After release she continued to struggle for the rights of women, assuming the position of Chair of the Algerian Womens Organisation, promoting womens rights under a new system of independence government that had all but forgotten the contributions of women to the struggle. Only 11, 000 women, compared with 40, 000 men were acknowledged as fighters in the resistance movement belying a lack of acknowledgement of the supportive role of women in the liberation struggle in hiding and sustaining fighters, despite this support leaving them vulnerable to colonial targeting, and a demand that all those considered resistance fighters must be literate, excluding many rural women who had had little formal education.
Post-colonial Algeria, traumatised by the brutal war found the new leadership seeking to cement the lost masculinity of their society and address the disempowerment that they had felt under colonial rule and intense subjugation. Cultural identity, integrity and cohesion were presented as being dependent on the proper compartmentalisation of women: veiling, modesty and the role of the woman in the family was promoted …and the feminist element of the Algerian Independence Movement was lost; by the 1990s, women comprised only 8% of the Algerian workforce.
In the aftermath of Independence, Djamila Bouhired and Zahra Draif, another female revolutionary, drafted a progressive family law which enshined the rights of women within the family within the constitution, proposing it for adoption by the newly liberated Algerian State in 1967. It was rejected. By the 1980s, Bouhired again became a prominent political figure, struggling against the imposition of the “Family Code” of Algeria, a manifesto diametrically opposed to all that she had fought for, instigating a patriarchal interpretation of Islamic teaching and made it the basis of law. After two decades of controversy, it was adopted in 1984.

List of tasks
1 - From the passage about women after Algerian independence, transcribe the words starting with "Post-colonial Algeria, traumatised" and going on through "the Algerian workforce.".
2 - In the passage about women after Algerian independence, what year was the Family Code adopted?
The rows that come next have nothing to do with this work.

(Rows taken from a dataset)
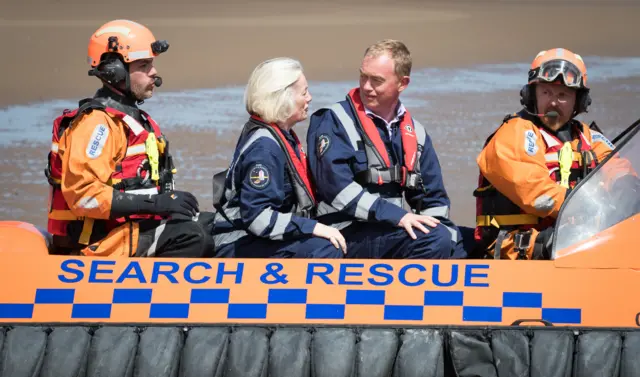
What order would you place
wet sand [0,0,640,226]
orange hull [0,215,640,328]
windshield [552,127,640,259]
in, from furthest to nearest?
1. wet sand [0,0,640,226]
2. windshield [552,127,640,259]
3. orange hull [0,215,640,328]

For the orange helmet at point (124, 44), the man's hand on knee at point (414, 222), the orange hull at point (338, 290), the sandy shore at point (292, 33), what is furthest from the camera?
the sandy shore at point (292, 33)

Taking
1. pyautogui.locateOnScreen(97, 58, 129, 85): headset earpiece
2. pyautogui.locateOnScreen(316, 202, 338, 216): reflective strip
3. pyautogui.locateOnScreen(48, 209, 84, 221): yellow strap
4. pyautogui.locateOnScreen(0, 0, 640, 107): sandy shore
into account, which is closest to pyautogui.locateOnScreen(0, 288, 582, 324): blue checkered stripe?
pyautogui.locateOnScreen(48, 209, 84, 221): yellow strap

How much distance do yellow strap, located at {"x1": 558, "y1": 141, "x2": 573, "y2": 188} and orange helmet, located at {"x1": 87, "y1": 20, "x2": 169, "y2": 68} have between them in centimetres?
156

Answers provided
1 -
Post-colonial Algeria, traumatised by the brutal war found the new leadership seeking to cement the lost masculinity of their society and address the disempowerment that they had felt under colonial rule and intense subjugation. Cultural identity, integrity and cohesion were presented as being dependent on the proper compartmentalisation of women: veiling, modesty and the role of the woman in the family was promoted …and the feminist element of the Algerian Independence Movement was lost; by the 1990s, women comprised only 8% of the Algerian workforce.

2 - 1984